3.8.1. Sítio arqueológico Olho D’Água I Sítio de pintura conhecido localmente como Toca dos Morcegos e identificado como uma pequena cavidade. No painel foram observados diversos grafismos puros e de composição na cor vermelha (Figura 15). Há representação de alguns zoomorfos, todos estáticos, dentre estes um quadrúpede mamaliforme de orelhas em riste, de ventre para cima, preso pelas quatro patas (Figura 15). As representações estão presentes apenas do lado de fora do abrigo, na zona de luminosidade. Quanto à conservação, esses apresentam manchas de escorrimento de sais, há ainda fissuras e fraturas na rocha. O fator mais agravante detectador nesse sítio foi à presença de escavações realizadas por garimpeiros, no interior da toca. Estes efetuaram a retirada de quase todo o piso e em meio ao sedimento retirado encontramos um artefato lítico em sílex lascado.
3.8.2. Sítio arqueológico Olho D’água II Sítio apresentando majoritariamente grafismos puros na cor vermelha, mas, ocorrendo um zoomorfo passeriforme. Sobre a conservação dos grafismos observa-se que estão parcialmente recobertos por camada de pátina, bem como recobrimento de sais, tendo sido ainda identificada diversas fraturas e fissuras no suporte rochoso. Além dos fatores físicos foram observadas também nidificações de vespas e galerias de cupins, essas sobre e próximas às pinturas. 3.8.3. Sítio arqueológico Olho D’água III Sítio de pintura rupestre com três painéis, o sítio possui uma extensão aproximada de 30 m. Diante da analise realizada, nos três painéis de pintura verificaram-se as seguintes características: no painel 1 há predomínio de grafismos puros, com algumas ocorrências de grafismos de composição (zoomorfo ou antropomorfo); no painel 2 foi identificado maior concentração de grafismos de composição, quando comparado ao painel 1, mas mantendo o predomínio de grafismos puros; no painel três 3 identificou-se maior número de grafismos de composição, quando comparado aos outros dois painéis, tendo esse último a ocorrência de zoomorfos mamaliformes, antropomorfos e de passeriformes (Figura 16).

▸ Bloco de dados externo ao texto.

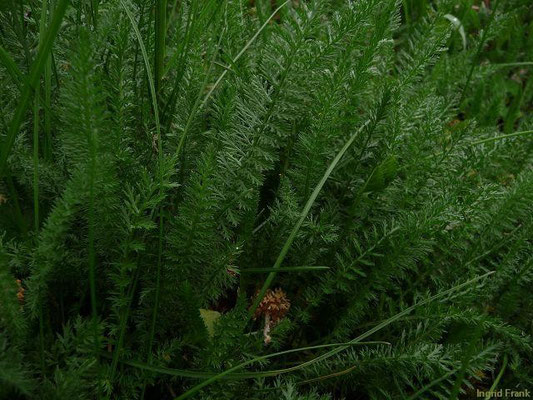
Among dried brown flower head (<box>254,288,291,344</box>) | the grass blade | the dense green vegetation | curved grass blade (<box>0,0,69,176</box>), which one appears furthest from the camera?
dried brown flower head (<box>254,288,291,344</box>)

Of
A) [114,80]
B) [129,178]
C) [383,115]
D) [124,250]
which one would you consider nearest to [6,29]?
[114,80]

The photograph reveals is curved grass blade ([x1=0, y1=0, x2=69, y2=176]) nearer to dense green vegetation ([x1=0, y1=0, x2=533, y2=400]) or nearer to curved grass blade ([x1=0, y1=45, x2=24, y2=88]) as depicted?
dense green vegetation ([x1=0, y1=0, x2=533, y2=400])

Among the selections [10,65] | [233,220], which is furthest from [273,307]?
[10,65]

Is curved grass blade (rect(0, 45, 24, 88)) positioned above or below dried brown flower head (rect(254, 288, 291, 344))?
above

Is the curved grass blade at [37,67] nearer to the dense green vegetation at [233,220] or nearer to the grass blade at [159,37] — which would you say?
the dense green vegetation at [233,220]

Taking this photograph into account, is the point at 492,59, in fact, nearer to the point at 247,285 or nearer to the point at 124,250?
the point at 247,285

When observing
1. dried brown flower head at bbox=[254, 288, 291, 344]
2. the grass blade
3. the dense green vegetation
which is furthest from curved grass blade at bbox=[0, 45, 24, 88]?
dried brown flower head at bbox=[254, 288, 291, 344]

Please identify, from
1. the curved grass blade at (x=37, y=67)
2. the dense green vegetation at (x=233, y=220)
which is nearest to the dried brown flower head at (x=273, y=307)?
the dense green vegetation at (x=233, y=220)

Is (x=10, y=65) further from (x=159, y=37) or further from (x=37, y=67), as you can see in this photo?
(x=159, y=37)
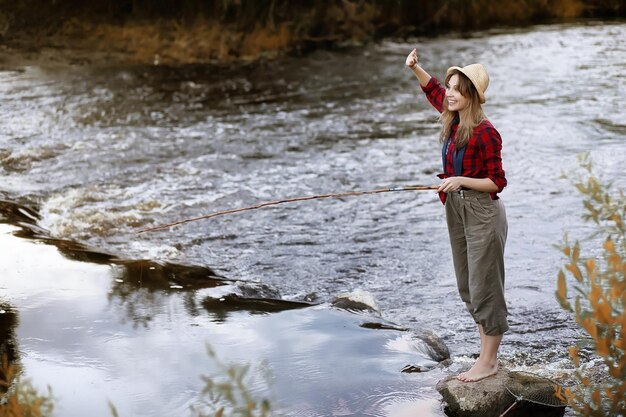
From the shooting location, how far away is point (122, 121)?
10.7 meters

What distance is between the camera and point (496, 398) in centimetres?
395

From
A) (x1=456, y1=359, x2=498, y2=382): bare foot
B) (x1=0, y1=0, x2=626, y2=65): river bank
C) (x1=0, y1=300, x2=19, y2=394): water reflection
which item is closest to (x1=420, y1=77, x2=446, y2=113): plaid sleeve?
(x1=456, y1=359, x2=498, y2=382): bare foot

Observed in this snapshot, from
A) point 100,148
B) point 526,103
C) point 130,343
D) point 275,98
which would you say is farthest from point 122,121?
point 130,343

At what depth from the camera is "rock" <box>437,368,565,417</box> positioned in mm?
3930

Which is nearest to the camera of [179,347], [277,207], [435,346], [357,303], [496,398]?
[496,398]

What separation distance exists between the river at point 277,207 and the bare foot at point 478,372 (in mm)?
204

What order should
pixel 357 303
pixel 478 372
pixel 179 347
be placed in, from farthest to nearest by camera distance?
1. pixel 357 303
2. pixel 179 347
3. pixel 478 372

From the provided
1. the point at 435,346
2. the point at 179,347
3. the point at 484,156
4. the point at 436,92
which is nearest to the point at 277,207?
the point at 435,346

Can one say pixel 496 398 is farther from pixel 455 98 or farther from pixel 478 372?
pixel 455 98

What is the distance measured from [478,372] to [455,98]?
1.25m

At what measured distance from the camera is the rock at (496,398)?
393 cm

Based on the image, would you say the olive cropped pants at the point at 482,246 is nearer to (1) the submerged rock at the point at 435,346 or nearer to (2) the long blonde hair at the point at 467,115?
(2) the long blonde hair at the point at 467,115

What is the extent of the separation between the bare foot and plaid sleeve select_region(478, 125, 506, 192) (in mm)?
839

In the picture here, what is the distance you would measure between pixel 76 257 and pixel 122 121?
518 cm
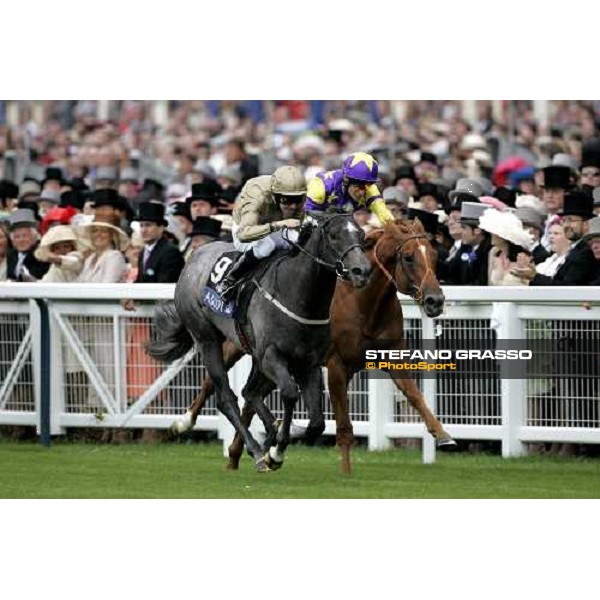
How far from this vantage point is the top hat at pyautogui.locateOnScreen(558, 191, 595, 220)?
13062 millimetres

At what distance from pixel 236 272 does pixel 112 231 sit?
315 cm

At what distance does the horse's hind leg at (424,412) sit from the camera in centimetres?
1230

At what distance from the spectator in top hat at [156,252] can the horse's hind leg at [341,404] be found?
2123 mm

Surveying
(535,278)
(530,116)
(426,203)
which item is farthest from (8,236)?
(530,116)

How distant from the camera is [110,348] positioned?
46.4 feet

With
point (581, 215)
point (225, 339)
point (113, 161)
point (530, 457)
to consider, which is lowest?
point (530, 457)

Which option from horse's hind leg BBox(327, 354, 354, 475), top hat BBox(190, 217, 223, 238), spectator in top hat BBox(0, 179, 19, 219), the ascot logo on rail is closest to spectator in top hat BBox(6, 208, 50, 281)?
top hat BBox(190, 217, 223, 238)

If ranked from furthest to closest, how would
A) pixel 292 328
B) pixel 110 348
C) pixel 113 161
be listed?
pixel 113 161 → pixel 110 348 → pixel 292 328

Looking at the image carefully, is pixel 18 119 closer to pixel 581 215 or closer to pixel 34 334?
pixel 34 334

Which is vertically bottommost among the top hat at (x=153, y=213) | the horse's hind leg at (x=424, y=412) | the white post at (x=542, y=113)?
the horse's hind leg at (x=424, y=412)

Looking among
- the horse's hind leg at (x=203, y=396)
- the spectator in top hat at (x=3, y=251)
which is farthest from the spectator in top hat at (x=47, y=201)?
the horse's hind leg at (x=203, y=396)

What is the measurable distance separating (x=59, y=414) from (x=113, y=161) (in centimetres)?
1019

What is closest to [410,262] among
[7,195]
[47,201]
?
[47,201]

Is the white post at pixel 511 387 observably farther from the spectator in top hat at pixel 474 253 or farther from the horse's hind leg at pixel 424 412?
the spectator in top hat at pixel 474 253
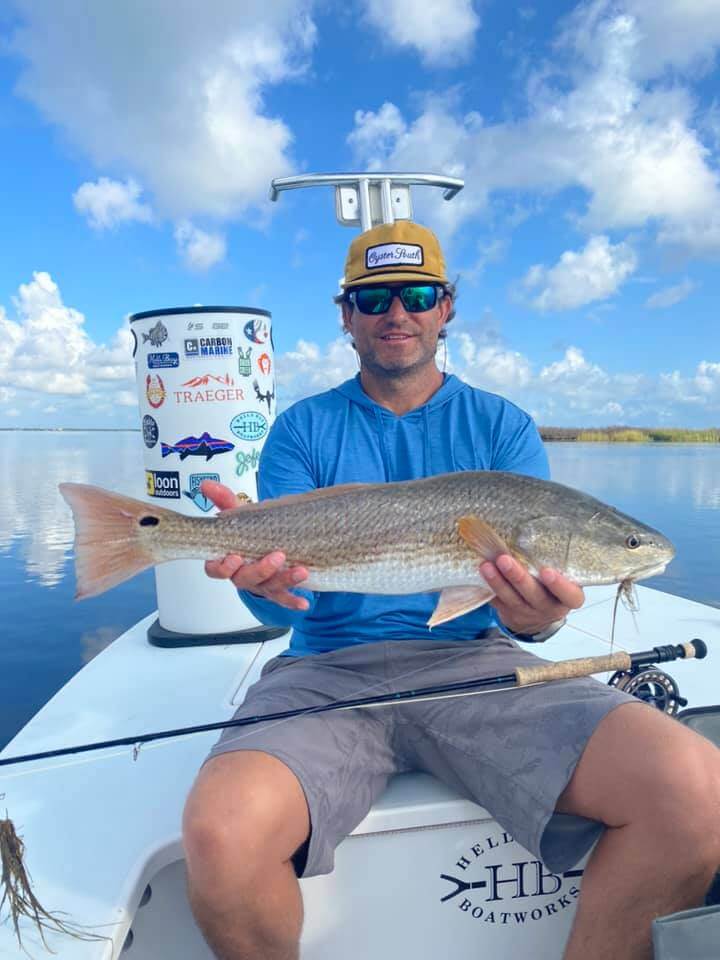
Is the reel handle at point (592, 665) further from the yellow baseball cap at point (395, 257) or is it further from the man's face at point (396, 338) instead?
the yellow baseball cap at point (395, 257)

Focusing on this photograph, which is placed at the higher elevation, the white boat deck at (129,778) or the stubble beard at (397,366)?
the stubble beard at (397,366)

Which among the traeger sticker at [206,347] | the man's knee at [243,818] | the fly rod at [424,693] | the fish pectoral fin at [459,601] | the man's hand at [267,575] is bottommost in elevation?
the man's knee at [243,818]

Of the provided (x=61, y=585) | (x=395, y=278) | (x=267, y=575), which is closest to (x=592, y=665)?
(x=267, y=575)

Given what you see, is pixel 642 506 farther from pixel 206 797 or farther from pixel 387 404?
pixel 206 797

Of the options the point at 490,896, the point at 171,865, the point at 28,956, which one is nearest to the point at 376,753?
the point at 490,896

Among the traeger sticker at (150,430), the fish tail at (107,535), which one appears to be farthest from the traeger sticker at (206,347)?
the fish tail at (107,535)

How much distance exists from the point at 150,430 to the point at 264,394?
962mm

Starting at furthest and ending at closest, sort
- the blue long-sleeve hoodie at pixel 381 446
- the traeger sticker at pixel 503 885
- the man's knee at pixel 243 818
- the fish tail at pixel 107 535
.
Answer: the blue long-sleeve hoodie at pixel 381 446 → the fish tail at pixel 107 535 → the traeger sticker at pixel 503 885 → the man's knee at pixel 243 818

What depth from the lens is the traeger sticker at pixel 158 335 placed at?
497cm

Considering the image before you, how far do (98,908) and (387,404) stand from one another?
102 inches

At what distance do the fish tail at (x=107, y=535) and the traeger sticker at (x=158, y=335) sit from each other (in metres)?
2.29

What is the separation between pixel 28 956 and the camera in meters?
2.01

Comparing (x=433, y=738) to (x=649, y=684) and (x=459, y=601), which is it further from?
(x=649, y=684)

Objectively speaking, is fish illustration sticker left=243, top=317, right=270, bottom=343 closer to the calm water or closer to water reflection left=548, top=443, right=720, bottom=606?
the calm water
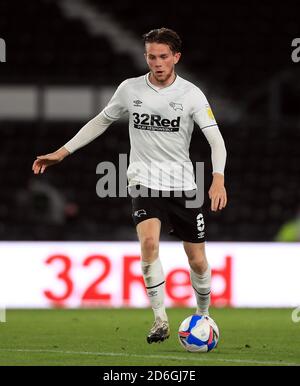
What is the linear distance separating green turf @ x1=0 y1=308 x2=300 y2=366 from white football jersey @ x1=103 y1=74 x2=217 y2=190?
1135 mm

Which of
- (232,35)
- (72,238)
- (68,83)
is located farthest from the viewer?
(232,35)

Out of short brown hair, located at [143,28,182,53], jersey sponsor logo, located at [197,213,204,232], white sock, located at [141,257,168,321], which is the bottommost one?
white sock, located at [141,257,168,321]

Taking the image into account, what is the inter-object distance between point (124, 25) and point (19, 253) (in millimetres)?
10777

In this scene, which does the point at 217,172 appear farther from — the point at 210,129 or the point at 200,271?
the point at 200,271

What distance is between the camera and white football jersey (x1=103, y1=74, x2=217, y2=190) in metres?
7.13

Há sobreposição de figuras nesse sítio. Quanto ao estado de conservação dos painéis ocorre escorrimento de sais, fissuras e fraturas na rocha, nidificação de vespas e crescimento de bromeliáceas nas fissuras próximas às pinturas. O sítio está próximo a uma área utilizada para banho por moradores locais.
3.8.4. Sítio arqueológico Olho D’água IV Os grafismos rupestres identificados no sítio Olho D’água IV estão contidos em apenas um painel, com extensão de 4,0 m e altura em 2,0 m. As representações, todas na cor vermelha foram classificadas como grafismos puros, ocorrendo círculos raiados que estão dispostos de forma bem expressiva (Figura 17). Observa-se nesse sítio a ocorrência de sobreposições. Quanto à conservação, as pinturas estão levemente recobertas por uma fina camada de pátina, há escorrimento de sais. Foi detectada uma área raspagem de um dos grafismos (Figura 17).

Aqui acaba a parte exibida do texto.